__EXERCISE DESCRIPTION__
In the Bridger Bowl avalanche page below, list every measurement that comes with a unit of length, whether inches or feet.

__TEXT PROVIDED__
Photo: Fish Eye Guy Photography
Preliminary reports coming out of Montana’s Bridger Bowl do not look good for spring skiers: well-skied runs ripping to the ground. There goes the theory of safety in skier compaction. The avalanches, that occurred yesterday, were results of Bridger Bowl Ski Patrol control work after about 9″ of wet snow and rain. While some results from the wet, heavy snow were to be expected, common runs pulling out to the ground is something else. Good on BBSP for having the foresight to do such heavy control work and preventing any of these monster slides from happening during operating hours. The upper mountain remains closed today as Bridger Bowl management and ski patrol access the situation.
Photo: Fish Eye Guy Photography




WTF? That is sketchy!
this season needs to end already
Im ready for mtb season
dh dh
Brown pow
whoa
God bless ski patrol
Saw this happening on two different locations in Val d isere as early as mid january. Would guess about 230 ft wide and crown at 3.5 ft!!! Really scary stuff
Both avy was not even 100 ft from the slopes… Skied the one location the day before, got a bad feeling after i saw what happened!!
great, now you have to worry in a fucking mogul field??
weird
i was looking at them from the parking lot this morning… crazy… i have a feeling the upper mountain is going to be done for the rest of the season
I’ve got the video:
http://www.youtube.com/watch?v=e3JkJU9I2Vw&feature=youtu.be
BOOM!
my god it went almost all the way to the BOTTOM of the alpine lift… that is a long ways haha… good thing patrol does as much avy work as they do… that woulda been catastrophic if it had happened during the day
Holy F!! That is messed up! Mother Nature sure can be an unruly beast.
Damn nature, you scary! http://www.youtube.com/watch?v=Y45xj38z4pI
Old news – it’s called an “isothermic snowpack” – even groomed runs will slide to ground when iso…this should be common knowledge – it’s a good reason to comply with spring-time run closures. A slope can go from safe in the morning to deadly by early afternoon. There is no theory of “skier compaction safety ” under these conditions.

Stored records:
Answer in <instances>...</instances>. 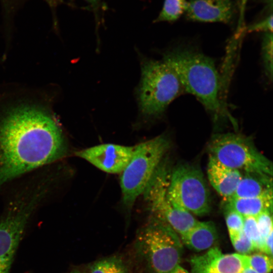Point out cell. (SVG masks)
Masks as SVG:
<instances>
[{"instance_id": "18", "label": "cell", "mask_w": 273, "mask_h": 273, "mask_svg": "<svg viewBox=\"0 0 273 273\" xmlns=\"http://www.w3.org/2000/svg\"><path fill=\"white\" fill-rule=\"evenodd\" d=\"M262 59L265 76L272 80V32H265L262 41Z\"/></svg>"}, {"instance_id": "24", "label": "cell", "mask_w": 273, "mask_h": 273, "mask_svg": "<svg viewBox=\"0 0 273 273\" xmlns=\"http://www.w3.org/2000/svg\"><path fill=\"white\" fill-rule=\"evenodd\" d=\"M233 246L238 253L248 255L256 249L252 241L243 232L237 238L231 240Z\"/></svg>"}, {"instance_id": "19", "label": "cell", "mask_w": 273, "mask_h": 273, "mask_svg": "<svg viewBox=\"0 0 273 273\" xmlns=\"http://www.w3.org/2000/svg\"><path fill=\"white\" fill-rule=\"evenodd\" d=\"M248 267L258 273H270L272 269V257L257 251L247 255Z\"/></svg>"}, {"instance_id": "23", "label": "cell", "mask_w": 273, "mask_h": 273, "mask_svg": "<svg viewBox=\"0 0 273 273\" xmlns=\"http://www.w3.org/2000/svg\"><path fill=\"white\" fill-rule=\"evenodd\" d=\"M262 240L264 241L272 231V210H267L255 217Z\"/></svg>"}, {"instance_id": "26", "label": "cell", "mask_w": 273, "mask_h": 273, "mask_svg": "<svg viewBox=\"0 0 273 273\" xmlns=\"http://www.w3.org/2000/svg\"><path fill=\"white\" fill-rule=\"evenodd\" d=\"M263 252L272 257V231L264 241Z\"/></svg>"}, {"instance_id": "10", "label": "cell", "mask_w": 273, "mask_h": 273, "mask_svg": "<svg viewBox=\"0 0 273 273\" xmlns=\"http://www.w3.org/2000/svg\"><path fill=\"white\" fill-rule=\"evenodd\" d=\"M134 147L104 144L76 151L83 159L100 170L110 173H121L129 162Z\"/></svg>"}, {"instance_id": "21", "label": "cell", "mask_w": 273, "mask_h": 273, "mask_svg": "<svg viewBox=\"0 0 273 273\" xmlns=\"http://www.w3.org/2000/svg\"><path fill=\"white\" fill-rule=\"evenodd\" d=\"M225 220L231 240L239 237L243 231L244 217L235 210L227 208Z\"/></svg>"}, {"instance_id": "8", "label": "cell", "mask_w": 273, "mask_h": 273, "mask_svg": "<svg viewBox=\"0 0 273 273\" xmlns=\"http://www.w3.org/2000/svg\"><path fill=\"white\" fill-rule=\"evenodd\" d=\"M169 176L167 166L162 161L143 194L153 216L166 222L181 237L198 221L169 198L167 193Z\"/></svg>"}, {"instance_id": "14", "label": "cell", "mask_w": 273, "mask_h": 273, "mask_svg": "<svg viewBox=\"0 0 273 273\" xmlns=\"http://www.w3.org/2000/svg\"><path fill=\"white\" fill-rule=\"evenodd\" d=\"M216 226L212 221H199L188 232L180 237L181 242L195 251L208 250L218 239Z\"/></svg>"}, {"instance_id": "20", "label": "cell", "mask_w": 273, "mask_h": 273, "mask_svg": "<svg viewBox=\"0 0 273 273\" xmlns=\"http://www.w3.org/2000/svg\"><path fill=\"white\" fill-rule=\"evenodd\" d=\"M243 232L253 243L256 251L263 252L264 243L262 240L255 217H244Z\"/></svg>"}, {"instance_id": "9", "label": "cell", "mask_w": 273, "mask_h": 273, "mask_svg": "<svg viewBox=\"0 0 273 273\" xmlns=\"http://www.w3.org/2000/svg\"><path fill=\"white\" fill-rule=\"evenodd\" d=\"M169 198L193 215L204 216L211 210L210 196L202 171L191 164H180L169 177Z\"/></svg>"}, {"instance_id": "30", "label": "cell", "mask_w": 273, "mask_h": 273, "mask_svg": "<svg viewBox=\"0 0 273 273\" xmlns=\"http://www.w3.org/2000/svg\"><path fill=\"white\" fill-rule=\"evenodd\" d=\"M48 4H49L51 6L54 7L55 6L58 2H59V0H44Z\"/></svg>"}, {"instance_id": "27", "label": "cell", "mask_w": 273, "mask_h": 273, "mask_svg": "<svg viewBox=\"0 0 273 273\" xmlns=\"http://www.w3.org/2000/svg\"><path fill=\"white\" fill-rule=\"evenodd\" d=\"M248 0H241L238 28L241 29L243 23L247 3Z\"/></svg>"}, {"instance_id": "29", "label": "cell", "mask_w": 273, "mask_h": 273, "mask_svg": "<svg viewBox=\"0 0 273 273\" xmlns=\"http://www.w3.org/2000/svg\"><path fill=\"white\" fill-rule=\"evenodd\" d=\"M170 273H190L185 268L178 265L173 271Z\"/></svg>"}, {"instance_id": "11", "label": "cell", "mask_w": 273, "mask_h": 273, "mask_svg": "<svg viewBox=\"0 0 273 273\" xmlns=\"http://www.w3.org/2000/svg\"><path fill=\"white\" fill-rule=\"evenodd\" d=\"M189 262L191 273H242L248 267L247 255L223 254L216 246L192 256Z\"/></svg>"}, {"instance_id": "3", "label": "cell", "mask_w": 273, "mask_h": 273, "mask_svg": "<svg viewBox=\"0 0 273 273\" xmlns=\"http://www.w3.org/2000/svg\"><path fill=\"white\" fill-rule=\"evenodd\" d=\"M163 58L176 72L184 93L194 96L214 122L233 119L221 97V79L211 58L189 46L173 48Z\"/></svg>"}, {"instance_id": "1", "label": "cell", "mask_w": 273, "mask_h": 273, "mask_svg": "<svg viewBox=\"0 0 273 273\" xmlns=\"http://www.w3.org/2000/svg\"><path fill=\"white\" fill-rule=\"evenodd\" d=\"M67 141L51 110L21 100L0 109V195L14 181L68 154Z\"/></svg>"}, {"instance_id": "28", "label": "cell", "mask_w": 273, "mask_h": 273, "mask_svg": "<svg viewBox=\"0 0 273 273\" xmlns=\"http://www.w3.org/2000/svg\"><path fill=\"white\" fill-rule=\"evenodd\" d=\"M91 5L95 9L98 7L101 0H84Z\"/></svg>"}, {"instance_id": "6", "label": "cell", "mask_w": 273, "mask_h": 273, "mask_svg": "<svg viewBox=\"0 0 273 273\" xmlns=\"http://www.w3.org/2000/svg\"><path fill=\"white\" fill-rule=\"evenodd\" d=\"M169 145L167 136L162 134L134 147L131 158L120 179L122 201L127 210L130 211L143 193Z\"/></svg>"}, {"instance_id": "15", "label": "cell", "mask_w": 273, "mask_h": 273, "mask_svg": "<svg viewBox=\"0 0 273 273\" xmlns=\"http://www.w3.org/2000/svg\"><path fill=\"white\" fill-rule=\"evenodd\" d=\"M271 191L272 178L254 173H242V178L231 198L256 197Z\"/></svg>"}, {"instance_id": "16", "label": "cell", "mask_w": 273, "mask_h": 273, "mask_svg": "<svg viewBox=\"0 0 273 273\" xmlns=\"http://www.w3.org/2000/svg\"><path fill=\"white\" fill-rule=\"evenodd\" d=\"M272 191L263 195L252 198H231L228 208L237 212L243 217H256L267 210H272Z\"/></svg>"}, {"instance_id": "12", "label": "cell", "mask_w": 273, "mask_h": 273, "mask_svg": "<svg viewBox=\"0 0 273 273\" xmlns=\"http://www.w3.org/2000/svg\"><path fill=\"white\" fill-rule=\"evenodd\" d=\"M185 13L193 21L229 23L233 18L234 7L231 0H190Z\"/></svg>"}, {"instance_id": "22", "label": "cell", "mask_w": 273, "mask_h": 273, "mask_svg": "<svg viewBox=\"0 0 273 273\" xmlns=\"http://www.w3.org/2000/svg\"><path fill=\"white\" fill-rule=\"evenodd\" d=\"M90 273H125L121 261L115 257L108 258L96 262Z\"/></svg>"}, {"instance_id": "7", "label": "cell", "mask_w": 273, "mask_h": 273, "mask_svg": "<svg viewBox=\"0 0 273 273\" xmlns=\"http://www.w3.org/2000/svg\"><path fill=\"white\" fill-rule=\"evenodd\" d=\"M209 156L242 173L272 178V163L258 150L249 138L236 133L214 135L209 146Z\"/></svg>"}, {"instance_id": "31", "label": "cell", "mask_w": 273, "mask_h": 273, "mask_svg": "<svg viewBox=\"0 0 273 273\" xmlns=\"http://www.w3.org/2000/svg\"><path fill=\"white\" fill-rule=\"evenodd\" d=\"M242 273H258L250 267L245 268Z\"/></svg>"}, {"instance_id": "32", "label": "cell", "mask_w": 273, "mask_h": 273, "mask_svg": "<svg viewBox=\"0 0 273 273\" xmlns=\"http://www.w3.org/2000/svg\"><path fill=\"white\" fill-rule=\"evenodd\" d=\"M73 273H79V272H73Z\"/></svg>"}, {"instance_id": "17", "label": "cell", "mask_w": 273, "mask_h": 273, "mask_svg": "<svg viewBox=\"0 0 273 273\" xmlns=\"http://www.w3.org/2000/svg\"><path fill=\"white\" fill-rule=\"evenodd\" d=\"M188 2L186 0H165L162 9L155 21L173 22L177 20L186 12Z\"/></svg>"}, {"instance_id": "4", "label": "cell", "mask_w": 273, "mask_h": 273, "mask_svg": "<svg viewBox=\"0 0 273 273\" xmlns=\"http://www.w3.org/2000/svg\"><path fill=\"white\" fill-rule=\"evenodd\" d=\"M140 60L141 76L135 91L139 117L152 122L160 118L184 91L176 72L164 58L157 60L142 56Z\"/></svg>"}, {"instance_id": "5", "label": "cell", "mask_w": 273, "mask_h": 273, "mask_svg": "<svg viewBox=\"0 0 273 273\" xmlns=\"http://www.w3.org/2000/svg\"><path fill=\"white\" fill-rule=\"evenodd\" d=\"M136 248L152 273H170L181 262L183 247L177 234L152 216L138 233Z\"/></svg>"}, {"instance_id": "25", "label": "cell", "mask_w": 273, "mask_h": 273, "mask_svg": "<svg viewBox=\"0 0 273 273\" xmlns=\"http://www.w3.org/2000/svg\"><path fill=\"white\" fill-rule=\"evenodd\" d=\"M245 31L248 32L254 31L272 32V13L261 20L248 26L246 28Z\"/></svg>"}, {"instance_id": "13", "label": "cell", "mask_w": 273, "mask_h": 273, "mask_svg": "<svg viewBox=\"0 0 273 273\" xmlns=\"http://www.w3.org/2000/svg\"><path fill=\"white\" fill-rule=\"evenodd\" d=\"M207 176L212 187L220 196L228 201L233 196L242 173L226 166L209 156Z\"/></svg>"}, {"instance_id": "2", "label": "cell", "mask_w": 273, "mask_h": 273, "mask_svg": "<svg viewBox=\"0 0 273 273\" xmlns=\"http://www.w3.org/2000/svg\"><path fill=\"white\" fill-rule=\"evenodd\" d=\"M0 216V273H9L20 240L31 219L49 204L54 194L44 179L28 175L14 181L2 194Z\"/></svg>"}]
</instances>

__REPLY__
- 9″ (of wet snow and rain)
- 230 ft (wide)
- 3.5 ft (crown)
- 100 ft (from the slopes)